• [What the task asks]: Copy word for word the part of the items that starts with the line containing "How far away does" and runs through the end of the items. Leave the pictures out.

## BEGIN

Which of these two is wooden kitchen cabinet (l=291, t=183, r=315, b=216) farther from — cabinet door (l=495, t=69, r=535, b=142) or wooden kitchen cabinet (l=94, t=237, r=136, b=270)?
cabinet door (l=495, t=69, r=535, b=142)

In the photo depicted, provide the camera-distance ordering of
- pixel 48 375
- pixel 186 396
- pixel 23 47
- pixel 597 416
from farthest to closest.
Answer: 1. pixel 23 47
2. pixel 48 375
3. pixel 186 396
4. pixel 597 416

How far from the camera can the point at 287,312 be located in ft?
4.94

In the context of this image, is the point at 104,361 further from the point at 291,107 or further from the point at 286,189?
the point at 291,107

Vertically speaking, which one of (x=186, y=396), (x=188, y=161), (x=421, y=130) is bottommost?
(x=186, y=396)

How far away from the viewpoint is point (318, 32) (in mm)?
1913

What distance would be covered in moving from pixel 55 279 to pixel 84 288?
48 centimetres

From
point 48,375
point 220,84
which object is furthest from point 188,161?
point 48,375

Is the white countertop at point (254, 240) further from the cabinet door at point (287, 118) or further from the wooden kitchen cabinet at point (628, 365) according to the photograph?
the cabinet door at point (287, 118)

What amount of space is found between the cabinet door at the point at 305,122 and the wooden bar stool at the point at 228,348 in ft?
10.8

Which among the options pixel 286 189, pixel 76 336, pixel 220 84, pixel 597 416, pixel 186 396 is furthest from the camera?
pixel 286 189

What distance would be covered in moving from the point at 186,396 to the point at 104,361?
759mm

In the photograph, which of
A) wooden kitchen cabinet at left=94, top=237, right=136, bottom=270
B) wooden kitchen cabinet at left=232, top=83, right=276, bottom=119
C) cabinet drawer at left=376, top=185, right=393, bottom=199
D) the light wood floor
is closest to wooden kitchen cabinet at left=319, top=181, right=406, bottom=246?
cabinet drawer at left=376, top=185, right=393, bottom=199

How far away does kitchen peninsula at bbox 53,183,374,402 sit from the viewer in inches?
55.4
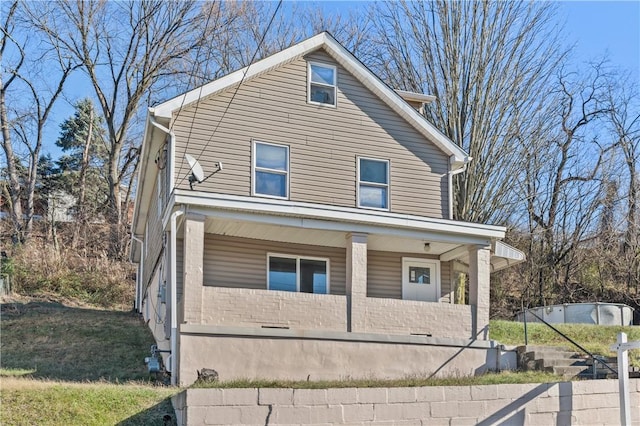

## END

• [Correct output]:
How far away does kitchen peninsula at bbox 53,183,374,402 sit from the viewer in inches?
55.4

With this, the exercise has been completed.